A system of policing that includes the surveillance, abuse, and murder of Black Americans as standard operating procedures is a system that must go.
We can keep telling Black colleagues, patients, and community members to practice self-care. We can keep reminding white staff, patients, and community members to extend grace and remember that state violence and the coverage that surrounds it are traumatizing to BIPOC people.
But it won’t lessen the grief or interrupt the harm.
State violence is not a headline. It is an institution deeply connected to our country’s collective and accepted beliefs and values. We will never be able to dismantle the structural manifestation of those values until we dismantle them within.
Thoughts and prayers are not enough. Those of us who are white must each dismantle the white supremacy around us—structural and interpersonal, covert and direct. We must accept feedback about our unexamined racism as the gift that it is: an opportunity to uproot white supremacy wherever it exists. We must also look for the feedback that is not handed to us so obviously; the BIPOC colleague who appears uncomfortable with something we’ve said or expresses disagreement with our opinion may be seeing the situation from a perspective we have not considered. It’s our job—not theirs—to investigate that possibility and learn.

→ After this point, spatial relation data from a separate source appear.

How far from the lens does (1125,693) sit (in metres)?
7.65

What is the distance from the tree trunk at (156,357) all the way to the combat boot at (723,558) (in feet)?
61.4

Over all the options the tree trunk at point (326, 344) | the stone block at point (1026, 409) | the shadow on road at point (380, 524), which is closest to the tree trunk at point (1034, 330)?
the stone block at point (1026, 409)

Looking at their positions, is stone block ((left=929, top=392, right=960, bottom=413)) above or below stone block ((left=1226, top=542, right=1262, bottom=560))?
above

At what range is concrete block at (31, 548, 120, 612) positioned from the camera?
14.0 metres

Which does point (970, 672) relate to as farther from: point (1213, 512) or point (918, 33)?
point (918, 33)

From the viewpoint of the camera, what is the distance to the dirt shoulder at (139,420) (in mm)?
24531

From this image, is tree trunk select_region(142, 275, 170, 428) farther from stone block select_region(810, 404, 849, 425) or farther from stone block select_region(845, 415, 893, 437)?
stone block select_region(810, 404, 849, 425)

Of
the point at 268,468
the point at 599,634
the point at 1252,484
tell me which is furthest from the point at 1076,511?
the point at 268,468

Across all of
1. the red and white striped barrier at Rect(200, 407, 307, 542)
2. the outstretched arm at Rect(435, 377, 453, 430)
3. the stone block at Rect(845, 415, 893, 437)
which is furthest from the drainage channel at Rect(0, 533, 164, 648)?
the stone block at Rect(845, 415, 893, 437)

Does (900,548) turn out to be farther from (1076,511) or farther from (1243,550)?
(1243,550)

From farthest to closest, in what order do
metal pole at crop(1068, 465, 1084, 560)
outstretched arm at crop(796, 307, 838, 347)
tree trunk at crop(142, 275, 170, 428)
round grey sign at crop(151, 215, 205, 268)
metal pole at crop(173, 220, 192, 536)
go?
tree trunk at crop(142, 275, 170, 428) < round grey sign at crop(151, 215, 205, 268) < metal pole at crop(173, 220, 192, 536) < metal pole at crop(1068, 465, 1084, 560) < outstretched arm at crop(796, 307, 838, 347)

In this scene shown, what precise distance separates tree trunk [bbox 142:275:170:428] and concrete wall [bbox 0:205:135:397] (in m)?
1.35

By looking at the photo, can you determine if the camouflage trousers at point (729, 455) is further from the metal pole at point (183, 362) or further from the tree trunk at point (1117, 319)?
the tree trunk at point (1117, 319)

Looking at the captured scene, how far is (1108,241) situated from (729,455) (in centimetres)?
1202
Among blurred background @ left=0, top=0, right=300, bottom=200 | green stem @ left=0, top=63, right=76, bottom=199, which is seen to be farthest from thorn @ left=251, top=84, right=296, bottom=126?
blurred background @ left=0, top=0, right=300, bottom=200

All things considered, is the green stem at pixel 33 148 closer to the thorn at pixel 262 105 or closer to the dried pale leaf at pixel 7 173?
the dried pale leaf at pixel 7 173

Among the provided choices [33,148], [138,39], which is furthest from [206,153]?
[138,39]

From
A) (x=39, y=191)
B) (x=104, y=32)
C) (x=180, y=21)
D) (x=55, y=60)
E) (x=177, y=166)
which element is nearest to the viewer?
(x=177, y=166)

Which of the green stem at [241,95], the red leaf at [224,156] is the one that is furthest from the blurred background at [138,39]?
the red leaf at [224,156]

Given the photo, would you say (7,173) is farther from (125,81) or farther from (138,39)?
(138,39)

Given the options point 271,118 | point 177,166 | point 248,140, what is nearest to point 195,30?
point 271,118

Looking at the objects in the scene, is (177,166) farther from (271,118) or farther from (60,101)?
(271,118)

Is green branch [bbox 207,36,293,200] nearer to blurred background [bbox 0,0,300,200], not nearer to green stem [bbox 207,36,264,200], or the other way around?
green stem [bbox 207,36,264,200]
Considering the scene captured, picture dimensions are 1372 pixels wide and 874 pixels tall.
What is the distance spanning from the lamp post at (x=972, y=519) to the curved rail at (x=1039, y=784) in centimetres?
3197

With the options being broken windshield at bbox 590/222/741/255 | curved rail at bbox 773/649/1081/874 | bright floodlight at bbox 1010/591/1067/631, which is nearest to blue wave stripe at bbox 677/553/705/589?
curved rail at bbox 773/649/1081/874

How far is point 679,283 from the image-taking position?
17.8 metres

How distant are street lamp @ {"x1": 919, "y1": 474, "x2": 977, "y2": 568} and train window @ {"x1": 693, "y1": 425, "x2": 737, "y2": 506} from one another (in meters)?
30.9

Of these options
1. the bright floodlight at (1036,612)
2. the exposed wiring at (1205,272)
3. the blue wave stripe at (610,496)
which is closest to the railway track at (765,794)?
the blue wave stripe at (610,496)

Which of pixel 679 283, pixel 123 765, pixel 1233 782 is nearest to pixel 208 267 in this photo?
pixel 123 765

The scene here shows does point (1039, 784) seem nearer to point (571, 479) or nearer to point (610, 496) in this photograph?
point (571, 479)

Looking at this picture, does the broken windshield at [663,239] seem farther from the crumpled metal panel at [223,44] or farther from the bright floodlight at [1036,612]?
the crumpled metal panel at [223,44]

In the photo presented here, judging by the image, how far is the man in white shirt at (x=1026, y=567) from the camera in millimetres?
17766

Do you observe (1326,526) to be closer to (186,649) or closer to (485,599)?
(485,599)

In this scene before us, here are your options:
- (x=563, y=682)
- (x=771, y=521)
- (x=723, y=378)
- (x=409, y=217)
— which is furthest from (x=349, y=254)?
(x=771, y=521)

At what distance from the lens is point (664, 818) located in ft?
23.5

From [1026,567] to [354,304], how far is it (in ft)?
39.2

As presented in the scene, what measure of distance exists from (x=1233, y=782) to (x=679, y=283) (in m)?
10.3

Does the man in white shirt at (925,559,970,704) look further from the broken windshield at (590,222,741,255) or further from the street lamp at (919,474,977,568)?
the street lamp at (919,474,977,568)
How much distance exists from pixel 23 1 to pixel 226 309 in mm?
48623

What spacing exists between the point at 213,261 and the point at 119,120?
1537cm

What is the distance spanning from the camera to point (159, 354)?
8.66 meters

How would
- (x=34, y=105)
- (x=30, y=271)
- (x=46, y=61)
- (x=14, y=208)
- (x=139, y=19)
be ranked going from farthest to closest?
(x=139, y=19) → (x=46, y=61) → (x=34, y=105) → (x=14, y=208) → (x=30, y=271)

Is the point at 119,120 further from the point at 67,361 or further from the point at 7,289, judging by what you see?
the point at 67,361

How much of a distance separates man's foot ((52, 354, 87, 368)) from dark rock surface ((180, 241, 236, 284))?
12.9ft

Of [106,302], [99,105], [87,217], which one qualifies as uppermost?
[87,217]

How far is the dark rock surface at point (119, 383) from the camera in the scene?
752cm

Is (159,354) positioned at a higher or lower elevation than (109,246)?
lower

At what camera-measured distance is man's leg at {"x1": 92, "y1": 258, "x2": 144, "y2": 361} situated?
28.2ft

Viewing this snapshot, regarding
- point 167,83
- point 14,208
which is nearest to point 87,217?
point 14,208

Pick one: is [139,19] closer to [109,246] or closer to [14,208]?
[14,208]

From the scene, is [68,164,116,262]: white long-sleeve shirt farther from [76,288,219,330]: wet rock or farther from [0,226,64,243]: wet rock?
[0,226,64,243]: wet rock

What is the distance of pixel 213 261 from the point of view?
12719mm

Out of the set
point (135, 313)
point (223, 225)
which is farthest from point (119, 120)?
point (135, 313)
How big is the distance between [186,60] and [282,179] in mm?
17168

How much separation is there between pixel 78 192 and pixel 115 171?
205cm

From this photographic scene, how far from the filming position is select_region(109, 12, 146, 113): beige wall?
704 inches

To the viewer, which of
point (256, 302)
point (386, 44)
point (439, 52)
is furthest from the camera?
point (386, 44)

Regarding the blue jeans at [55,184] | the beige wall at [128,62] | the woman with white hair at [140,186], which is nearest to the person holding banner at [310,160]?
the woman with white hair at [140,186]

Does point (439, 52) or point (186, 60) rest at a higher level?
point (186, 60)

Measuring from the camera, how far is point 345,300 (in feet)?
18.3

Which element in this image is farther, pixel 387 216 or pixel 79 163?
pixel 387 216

And if we experience the police as a safe resource we can count on to serve and protect us, we must recognize that not as an experience of a system that works for some and not others—but as a privilege of a white supremacist system with which we are no longer willing to be complicit.
Equitas Health’s Public Policy Team and Board of Trustees recently adopted a new slate of public policy priorities including advocating for racial justice. You can read the full list of Equitas Health’s Public Policy Priorities on our website. We hope you will join us in our commitment to work at local, state, and federal levels to uproot white supremacist policing.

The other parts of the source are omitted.